Economia é o tipo de coisa que todo mundo quer saber, mas tem pouca disposição para ir atrás. Talvez por isso, boa parte dos çábios de “o mercado” e a curriola restrita dos economistas que são chamados para ditar regras em programas de TV sintam-se tão à vontade para sair falando besteira a torto e a direito. Afinal, não haverá ninguém para contrariá-los.
Como um dos propósitos deste espaço sempre foi traduzir para o vernáculo expressões bonitinhas, porém ordinárias, geralmente usadas para ferrar com a vida da gente, hoje vamos tratar de um desses bichos que parece exótico para a maior parte da população, mas do qual derivam consequências (quase sempre nefastas) para o pessoal do andar de baixo. Falamos, aqui, da tal da curva de juros.
Do ponto de vista prático, a curva de juros estabelece a diferença entre a taxa de juros atual e a taxa de juros estimada em algum ponto futuro (2026, 2030 ou 2035, por exemplo). Se, por acaso, a curva estiver inclinada pra cima, isso significa que “o mercado” espera que a taxa de juros suba ao longo do tempo. Se, ao contrário, ela estiver inclinada pra baixo, isso significa que os agentes econômicos esperam que a taxa caia ao final de determinado período. Para quem tiver alguma dificuldade de visualizar o fenômeno, vai abaixo um gráfico que representa a curva de juros (inclinada pra cima, neste exemplo):

Para a maior parte da população, esse conceito simplesmente não faz sentido. Para o cidadão comum, a taxa de juros é somente aquela definida pelo Banco Central (a famosa taxa Selic, hoje em 10,75% a.a.). O que a galera não sabe é que, no mercado do dinheiro grosso, ninguém negocia empréstimos ou aplicações com a taxa definida pelo BC. Ela serve apenas como referência para as negociações. Se o pessoal de “o mercado” acha que a coisa vai melhorar mais à frente, ela é negociada a patamar mais baixo do que a Selic. Mas, se eles acharem que o negócio vai degringolar em algum momento, o juro fixado será maior do que o previsto a preços de hoje.
Um exemplo prático: quem quiser emprestar dinheiro ao Governo no dia de hoje, receberá da Viúva – caso opte por um título do Tesouro prefixado – 13% ao ano até 2027, quando esse título específico vai vencer. Tendo em vista que a inflação prevista para o ano que vem está estimada em 4%, isso significa que a taxa de juros real está, hoje, em 9% ao ano (13% – 4%).
“E eu com isso?”, deve estar você se perguntando, meu caro leitor.

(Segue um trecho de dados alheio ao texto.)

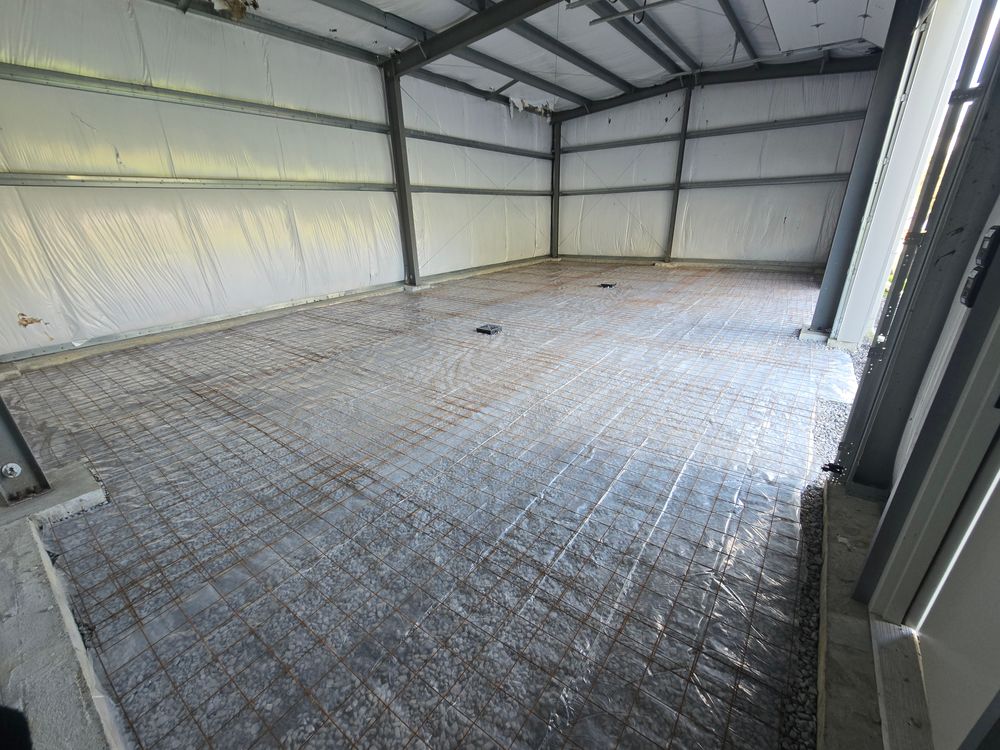 Residential Concrete for Williams Custom Concrete in Poland Center, OH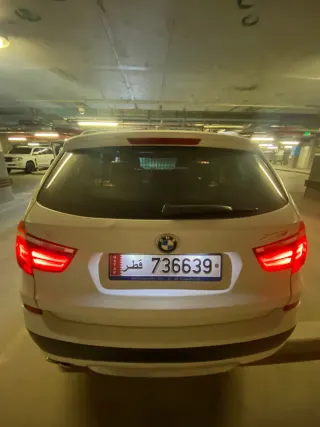 BMW X3 2012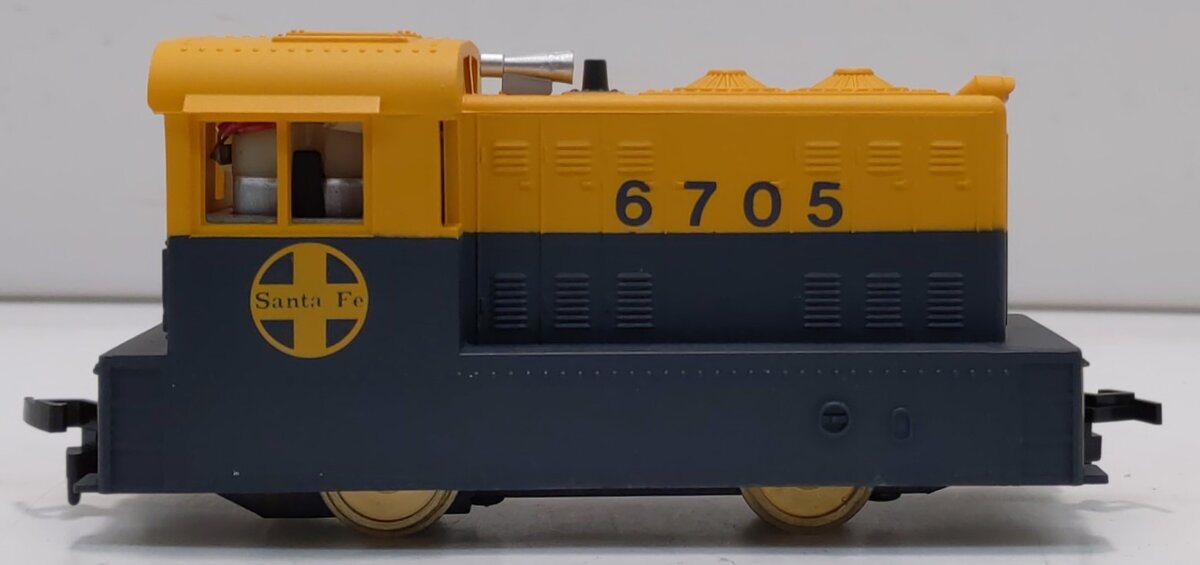 Model Power 6705 HO Scale ATSF Porter Hustler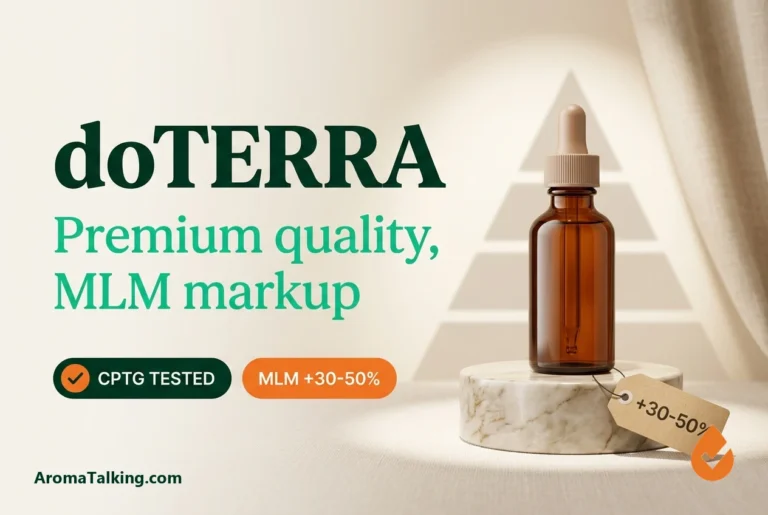 doTERRA essential oils review: premium quality but MLM markup (honest verdict)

“Tudo a ver”, respondo eu.
Quem precisa pegar dinheiro emprestado no banco não vai pagar as taxas que o Dr. Roberto Campos Neto fixa nas reuniões do Copom. Vai pagar muito mais que isso. E isso vale não somente para você, pessoa física, mas também para empresas e pessoas jurídicas em geral, que usam crédito para manter o fluxo de caixa e o capital de giro do dia a dia. Logo, se a taxa futura sobe, menos dinheiro sobra para a economia real, onde as empresas investem e os empregos são gerados.
No cenário atual, como o pessoal de “o mercado” resolveu fazer das suas gracinhas e acionou o “modo terrorista” contra o Governo, a inclinação da curva atingiu patamar tão absurdo que, a preços de hoje, a taxa de juros real – isto é, a taxa de juros descontada a inflação projetada para o período – atingiu patamar igual ao do Governo Dilma Rousseff, marcado na história pela “nova matriz macroeconômica” e pelas pedaladas fiscais (cf. imagem abaixo).

O pretexto utilizado pelos çábios para essa posição absolutamente esdrúxula é o suposto descontrole das contas do Governo (o famoso déficit fiscal). O que ninguém dessa camarilha miserável explica é porque os Estados Unidos, com um déficit que é, em proporção do PIB, SEIS vezes maior do que o nosso, começou a baixar os juros na última reunião do FED e já prevê nova queda na próxima reunião. Enquanto isso, o Brasil começou a subir a taxa Selic e, de acordo com a curva de juros precificada por “o mercado”, deve continuar subindo nas próximas.
Ou o Governo acorda para o tamanho do desastre patrocinado por essa gente ordinária e arruma um jeito de colocar ordem no galinheiro, ou daqui a pouco o Brasil de fato vai quebrar, porque nenhum país do mundo consegue sobreviver pagando uma taxa de juros real de 10% ao ano. É esperar pra ver.